BAB I
Pendahuluan
1.1 Latar
Belakang Masalah
Di kebanyakan negara demokrasi,
pemilihan umum dianggap lambang, sekaligus tolak ukur, dari demokrasi itu.
Hasil pemilihan umum yang diselenggarakan dalam suasana keterbukaan dengan kebebasan berpendapat dan kebebasan
berserikat, dianggap mencerminkan walaupun tidak begitu akurat, partisipasi dan
kebebasan masyarakat. Sekalipun
demikian, disadari bahwa pemilihan umum (PEMILU) tidak merupakan satu-satunya
tolak ukur dan perlu dilengkapi dengan pengukuran beberapa kegiatan lain yang
lebih bersifat berkesinambungan, seperti partisipasi dalam kegiatan partai,
lobbying, dan sebagainya.
Di banyak negara ketiga atau negara
yang sedang berkembang beberapa kebebasan seperti yang dikenal di dunia barat
kurang diindahkan. Seperti Indonesia, perkembangan demokrasi di Indonesia telah
mengalami pasang surut. Selama 67 tahun berdirinya Republik Indonesia ternyata
masalah pokok yang kita hadapi adalah bagaimana dalam masyarakat yang beraneka
ragam pola budayanya dapat mempertinggi tingkat kehidupan ekonomi disamping
membina suatu kehidupan sosial dan politik yang demokratis.pada pokok masalah
ini berkisar pada penyusunan suatu sistem politik dimana kepemimpinaan cukup
kuat untuk melaksanakan pembangunan ekonomi serta nation building, dengan
partisipasi rakyat seraya menghindarkan timbulnya diktator.
Pemilihan umum juga menunjukkan
seberapa besar partisipasi politik masyarakat, terutama di negara berkembang.
Kebanyakan negara ini ingin cepat mengadakan pembangunan untuk mengejar
keterbelakangannya, karena dianggap bahwa berhasil-tidaknya pembangunan banyak
bergantung pada partisipasi rakyat. Ikut sertanya masyarakat akan membantu
penanganan masalah-masalah yang ditimbulkan oleh perbedaan-perbedaan etnis,
budaya, status sosial, ekonomi, budaya, dan sebagainya. Integritas nasional,
pembentukan identitas nasional, serta loyalitas terhadap negara diharapkan akan
ditunjang pertumbuhannya melalui partisipasi politik.

▶ _SOAL LATIHAN_:
1 > Ringkas teks bacaan tentang pemilihan umum dan demokrasi dalam dua kalimat.
2 > Teruskan teks bacaan tentang pemilihan umum dan demokrasi mulai dari bagian terakhirnya.

[Transkripsi isi halaman]
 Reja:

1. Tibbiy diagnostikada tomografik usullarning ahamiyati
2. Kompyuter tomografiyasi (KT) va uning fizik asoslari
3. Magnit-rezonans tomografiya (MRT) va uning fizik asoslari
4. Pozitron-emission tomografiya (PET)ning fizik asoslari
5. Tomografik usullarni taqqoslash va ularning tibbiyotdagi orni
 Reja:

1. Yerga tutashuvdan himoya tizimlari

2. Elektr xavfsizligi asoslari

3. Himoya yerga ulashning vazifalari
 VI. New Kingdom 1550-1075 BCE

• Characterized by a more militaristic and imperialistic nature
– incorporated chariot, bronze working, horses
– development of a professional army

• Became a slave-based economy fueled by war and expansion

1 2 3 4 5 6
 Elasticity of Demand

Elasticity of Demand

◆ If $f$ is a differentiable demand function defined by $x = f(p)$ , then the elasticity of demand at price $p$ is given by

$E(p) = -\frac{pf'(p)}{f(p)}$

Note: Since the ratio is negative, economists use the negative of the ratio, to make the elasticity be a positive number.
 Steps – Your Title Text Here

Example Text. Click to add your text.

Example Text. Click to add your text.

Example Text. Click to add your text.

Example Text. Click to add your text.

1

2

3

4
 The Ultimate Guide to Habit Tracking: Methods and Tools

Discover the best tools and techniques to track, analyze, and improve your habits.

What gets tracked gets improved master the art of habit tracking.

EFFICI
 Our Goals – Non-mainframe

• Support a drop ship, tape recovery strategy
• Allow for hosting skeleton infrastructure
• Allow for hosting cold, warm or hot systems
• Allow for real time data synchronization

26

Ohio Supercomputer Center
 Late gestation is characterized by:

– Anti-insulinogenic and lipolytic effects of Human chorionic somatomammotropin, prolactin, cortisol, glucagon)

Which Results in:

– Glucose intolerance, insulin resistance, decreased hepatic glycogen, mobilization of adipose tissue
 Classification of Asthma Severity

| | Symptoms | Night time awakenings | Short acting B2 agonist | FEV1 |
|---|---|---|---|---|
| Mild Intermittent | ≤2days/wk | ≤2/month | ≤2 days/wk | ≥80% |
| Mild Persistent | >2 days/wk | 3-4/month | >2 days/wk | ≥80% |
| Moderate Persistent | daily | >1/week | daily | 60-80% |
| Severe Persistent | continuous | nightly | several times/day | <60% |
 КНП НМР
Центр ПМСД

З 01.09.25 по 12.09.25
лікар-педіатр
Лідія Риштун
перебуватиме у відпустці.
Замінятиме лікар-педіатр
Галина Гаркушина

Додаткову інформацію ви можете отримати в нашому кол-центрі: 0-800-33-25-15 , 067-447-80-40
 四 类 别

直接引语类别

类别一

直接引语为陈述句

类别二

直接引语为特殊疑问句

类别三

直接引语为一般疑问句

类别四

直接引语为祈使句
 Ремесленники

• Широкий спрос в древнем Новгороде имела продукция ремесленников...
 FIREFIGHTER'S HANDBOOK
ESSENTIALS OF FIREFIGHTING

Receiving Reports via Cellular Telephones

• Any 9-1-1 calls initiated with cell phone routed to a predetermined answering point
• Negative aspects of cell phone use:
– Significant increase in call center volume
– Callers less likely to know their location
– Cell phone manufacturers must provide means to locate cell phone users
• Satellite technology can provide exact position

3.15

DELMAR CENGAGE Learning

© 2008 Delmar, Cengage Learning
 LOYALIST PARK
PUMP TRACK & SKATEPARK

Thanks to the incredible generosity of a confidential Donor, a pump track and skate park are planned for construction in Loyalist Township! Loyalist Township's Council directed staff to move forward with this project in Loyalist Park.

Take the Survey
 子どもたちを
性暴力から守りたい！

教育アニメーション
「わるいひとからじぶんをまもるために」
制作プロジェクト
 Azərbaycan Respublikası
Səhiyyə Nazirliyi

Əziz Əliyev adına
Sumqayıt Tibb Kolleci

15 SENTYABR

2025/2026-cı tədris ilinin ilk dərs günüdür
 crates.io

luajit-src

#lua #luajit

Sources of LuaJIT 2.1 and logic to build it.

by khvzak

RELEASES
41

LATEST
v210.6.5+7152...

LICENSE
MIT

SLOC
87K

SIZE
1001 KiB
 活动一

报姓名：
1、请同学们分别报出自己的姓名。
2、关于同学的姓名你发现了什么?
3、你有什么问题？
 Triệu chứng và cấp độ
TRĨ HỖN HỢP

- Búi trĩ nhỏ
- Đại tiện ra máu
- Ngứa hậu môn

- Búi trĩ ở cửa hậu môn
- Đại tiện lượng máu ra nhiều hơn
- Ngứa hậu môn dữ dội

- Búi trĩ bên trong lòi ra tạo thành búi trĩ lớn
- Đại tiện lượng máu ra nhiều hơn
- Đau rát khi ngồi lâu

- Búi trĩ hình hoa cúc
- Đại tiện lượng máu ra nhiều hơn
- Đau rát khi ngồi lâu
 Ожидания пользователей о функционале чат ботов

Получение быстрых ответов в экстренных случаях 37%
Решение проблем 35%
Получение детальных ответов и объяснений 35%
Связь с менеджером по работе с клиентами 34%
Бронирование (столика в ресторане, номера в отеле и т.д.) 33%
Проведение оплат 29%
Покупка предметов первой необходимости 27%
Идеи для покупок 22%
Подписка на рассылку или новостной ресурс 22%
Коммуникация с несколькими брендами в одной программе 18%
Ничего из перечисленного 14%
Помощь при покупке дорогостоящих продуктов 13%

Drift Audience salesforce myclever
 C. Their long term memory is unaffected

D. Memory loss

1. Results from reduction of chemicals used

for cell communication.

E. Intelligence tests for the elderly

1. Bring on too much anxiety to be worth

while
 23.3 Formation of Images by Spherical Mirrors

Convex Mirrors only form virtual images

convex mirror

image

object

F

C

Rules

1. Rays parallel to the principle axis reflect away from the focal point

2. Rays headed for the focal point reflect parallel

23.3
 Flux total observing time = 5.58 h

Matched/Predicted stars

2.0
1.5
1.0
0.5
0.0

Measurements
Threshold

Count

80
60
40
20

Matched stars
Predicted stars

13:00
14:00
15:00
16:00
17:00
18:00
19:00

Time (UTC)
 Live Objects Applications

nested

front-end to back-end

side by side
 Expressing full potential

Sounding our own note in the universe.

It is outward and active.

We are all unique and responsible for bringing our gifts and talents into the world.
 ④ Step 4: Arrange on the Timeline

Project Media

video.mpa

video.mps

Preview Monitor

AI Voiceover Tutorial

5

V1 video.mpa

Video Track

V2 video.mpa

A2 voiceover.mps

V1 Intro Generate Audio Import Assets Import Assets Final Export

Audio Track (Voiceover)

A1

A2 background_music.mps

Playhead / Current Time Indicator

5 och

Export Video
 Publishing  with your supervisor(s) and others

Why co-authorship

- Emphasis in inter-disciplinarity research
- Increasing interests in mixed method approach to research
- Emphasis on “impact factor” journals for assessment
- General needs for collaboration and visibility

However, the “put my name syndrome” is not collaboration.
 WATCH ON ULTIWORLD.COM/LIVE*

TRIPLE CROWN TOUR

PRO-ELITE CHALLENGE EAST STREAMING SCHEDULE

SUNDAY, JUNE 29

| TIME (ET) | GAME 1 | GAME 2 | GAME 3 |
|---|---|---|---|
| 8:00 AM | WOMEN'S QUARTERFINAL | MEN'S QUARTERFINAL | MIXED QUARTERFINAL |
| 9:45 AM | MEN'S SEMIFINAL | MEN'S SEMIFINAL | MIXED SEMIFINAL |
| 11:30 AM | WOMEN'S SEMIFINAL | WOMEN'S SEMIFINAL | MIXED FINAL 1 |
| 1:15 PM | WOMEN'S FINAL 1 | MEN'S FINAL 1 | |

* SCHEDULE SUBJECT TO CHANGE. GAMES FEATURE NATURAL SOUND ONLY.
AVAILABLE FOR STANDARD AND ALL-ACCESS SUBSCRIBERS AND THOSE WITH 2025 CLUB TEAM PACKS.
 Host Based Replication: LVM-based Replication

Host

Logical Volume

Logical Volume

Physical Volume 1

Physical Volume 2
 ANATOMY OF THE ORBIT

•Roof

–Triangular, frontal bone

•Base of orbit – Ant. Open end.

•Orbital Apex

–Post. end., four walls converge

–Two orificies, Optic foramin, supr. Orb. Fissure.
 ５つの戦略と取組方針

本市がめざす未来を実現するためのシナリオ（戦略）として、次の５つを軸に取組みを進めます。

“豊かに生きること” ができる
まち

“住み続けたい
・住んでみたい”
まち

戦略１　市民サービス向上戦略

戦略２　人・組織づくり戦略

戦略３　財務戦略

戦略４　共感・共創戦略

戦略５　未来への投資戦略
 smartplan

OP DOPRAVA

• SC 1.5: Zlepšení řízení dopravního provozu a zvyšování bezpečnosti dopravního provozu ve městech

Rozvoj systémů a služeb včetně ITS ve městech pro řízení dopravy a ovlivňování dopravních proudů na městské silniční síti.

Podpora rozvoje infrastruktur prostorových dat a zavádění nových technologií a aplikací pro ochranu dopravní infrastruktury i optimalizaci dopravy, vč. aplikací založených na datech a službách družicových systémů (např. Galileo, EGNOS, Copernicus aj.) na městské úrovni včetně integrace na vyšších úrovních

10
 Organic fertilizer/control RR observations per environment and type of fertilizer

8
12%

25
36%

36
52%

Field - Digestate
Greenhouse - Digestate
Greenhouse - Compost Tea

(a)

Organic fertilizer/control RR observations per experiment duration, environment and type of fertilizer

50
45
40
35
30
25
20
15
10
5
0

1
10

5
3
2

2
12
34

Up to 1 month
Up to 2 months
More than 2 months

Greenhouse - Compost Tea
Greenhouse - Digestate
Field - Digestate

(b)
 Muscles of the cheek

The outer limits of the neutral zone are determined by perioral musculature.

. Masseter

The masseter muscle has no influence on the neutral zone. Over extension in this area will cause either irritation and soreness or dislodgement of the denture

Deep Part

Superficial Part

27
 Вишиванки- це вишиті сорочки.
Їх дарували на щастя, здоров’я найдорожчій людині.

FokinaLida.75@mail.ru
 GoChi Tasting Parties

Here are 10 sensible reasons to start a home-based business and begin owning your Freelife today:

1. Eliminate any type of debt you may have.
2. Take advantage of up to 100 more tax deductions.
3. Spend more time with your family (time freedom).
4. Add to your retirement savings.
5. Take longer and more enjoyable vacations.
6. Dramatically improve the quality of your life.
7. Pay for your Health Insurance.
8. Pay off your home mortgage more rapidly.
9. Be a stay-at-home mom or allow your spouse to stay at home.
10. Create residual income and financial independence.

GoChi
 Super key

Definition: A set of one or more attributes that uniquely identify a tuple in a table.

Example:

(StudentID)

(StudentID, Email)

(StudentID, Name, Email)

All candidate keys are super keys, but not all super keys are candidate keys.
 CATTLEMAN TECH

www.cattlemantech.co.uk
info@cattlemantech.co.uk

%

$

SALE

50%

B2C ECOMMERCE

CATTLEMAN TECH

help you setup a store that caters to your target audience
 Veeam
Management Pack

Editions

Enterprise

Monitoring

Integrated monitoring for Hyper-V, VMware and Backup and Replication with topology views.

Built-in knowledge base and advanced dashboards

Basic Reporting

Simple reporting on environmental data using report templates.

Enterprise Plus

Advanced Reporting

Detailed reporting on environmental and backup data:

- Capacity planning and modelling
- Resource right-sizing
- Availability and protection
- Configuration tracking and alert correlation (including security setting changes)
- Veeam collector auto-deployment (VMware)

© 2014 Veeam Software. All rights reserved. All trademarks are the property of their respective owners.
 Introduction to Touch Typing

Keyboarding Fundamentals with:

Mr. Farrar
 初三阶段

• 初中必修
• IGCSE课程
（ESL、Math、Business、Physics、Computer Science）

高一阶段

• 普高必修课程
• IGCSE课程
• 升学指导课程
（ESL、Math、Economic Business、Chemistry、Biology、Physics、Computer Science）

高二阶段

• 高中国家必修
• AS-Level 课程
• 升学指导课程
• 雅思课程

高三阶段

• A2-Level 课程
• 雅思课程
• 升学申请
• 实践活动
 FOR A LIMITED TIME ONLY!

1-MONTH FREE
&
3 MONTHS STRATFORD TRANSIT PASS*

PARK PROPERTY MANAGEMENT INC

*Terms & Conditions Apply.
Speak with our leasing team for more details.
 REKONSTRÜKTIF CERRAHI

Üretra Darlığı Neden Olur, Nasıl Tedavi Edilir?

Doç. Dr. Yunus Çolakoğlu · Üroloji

▶ _KUNCI JAWABAN_:
1 > Di kebanyakan negara demokrasi, pemilihan umum dianggap lambang sekaligus tolak ukur demokrasi, meskipun bukan satu-satunya tolak ukur dan perlu dilengkapi pengukuran kegiatan lain yang lebih berkesinambungan. Di negara berkembang seperti Indonesia, yang perkembangan demokrasinya mengalami pasang surut, pemilihan umum juga menunjukkan seberapa besar partisipasi politik masyarakat, yang dianggap menentukan berhasil-tidaknya pembangunan dan diharapkan menunjang integritas nasional, identitas nasional, serta loyalitas terhadap negara.

2 >
Di beberapa negara berkembang
partisipasi yang bersifat otonom, artinya lahir dari mereka sendiri, masih
terbatas. Di beberapa negara yang
rakyatnya apatis, pemerintah menghadapi masalah bagaimana meningkatkan
partisipasi itu, sebab jika partisipasi mengalami jalan buntu , dapat terjadi
dua hal yaitu “anomi” atau justru “ revolusi”. Maka melalui pemilihan umum yang
sering didefenisikan sebagai “ pesta
kedaulatan rakyat”, masyarakat dapat secara aktif menyuarakan aspirasi mereka
baik itu ikut berpartisipasi dalam kegiatan partai, ataupun “menitipkan” dan
“mempercayakan” aspirasi mereka pada salah satu partai peserta PEMILU yang
dianggap dapat memenuhi , serta menjalankan aspirasi masyarakat tyang telah dipercayakan pada partai
tersebut.
Indonesia sebagai salah satu negara
brkembang dan juga sebagai demokrasi yang sedang berusaha mencapai stabilitas
nasional dan memantapkan kehidupan politik
juga mengalami gejolak-gejolak sosial dan politikdalam proses pemilihan umum.
Hal inilah yang menjadi latar belakang penulis dalam menulis makalah (papers)
ini, selain sebagai pemenuhan tugas sistem politik indonesia. Dalam
perkembangan kehidupan politiknya, indonesia selalu berusaha memperbaharui
sistem pemlihan umumbaik itu dengan mengadopsi sistem yang ada di dunia barat (
walaupun tidak semuanya bekerja efektif di dalam negeri kita) untuk mencapai
stabilitas nasional dan politik.
1.2 Rumusan Masalah
Berdasarkan latar belakang diatas,
dapat diidentifikasi dan dirumuska masalah sebagai berikut :
1) Apakah yang dimaksud dengan sistem pemilihan umum ?
2) Bagaimanakah system pemilihan umum di Indonesia apkah sudah
berjalan sesuai yang diharapkan ?
3) Bagaimanakah seharusnya system pemilihan umum yang cocok di
Indonesia dengan berbagai keanekaragama masyarakatnya ?
1.3 Tujuan
Penulisan
1. Mengetahui
pengertian demokrasi dan prinsip-prinsipnya
2. Mengetahui
macam-macam demokrasi
3. Mengerahui
sejarah demokrasi Indonesia
4. Mengetahui
bagaimana proses dan perkembangan demokrasi di Indonesia
1.4 Sistematika Penulisan
Dalam penyusunan makalah ini terdiri dari hal – hal yang
saling berkaitan antara bab I sampai dengan bab
II yang memuat beberapa isi sebagai berikut:
BAB I Pendahuluan
membahas tentang latar belakang masalah, Rumusan masalah,
tujuan penulisan dan sistematika penulisan
BAB II Pembahasan
membahas tentang sejarah demokrasi, pengertian dan prinsip-prinsip
demokrasi, macam-macam demokrasi, ciri-ciri negara demokratis, dan sejarah
serta proses demokrasi di Indonesia.
BAB III
Kesimpulan dan daftar pustaka
1.5 Metode dan Prosedur Penulisan
Metode yang digunakan penulis dalam penyusunan makalah
ini yaitu dengan mengumpulkan informasi dari berbagai sumber buku dan browsing
di internet.
BAB II
PEMBAHASAN
A.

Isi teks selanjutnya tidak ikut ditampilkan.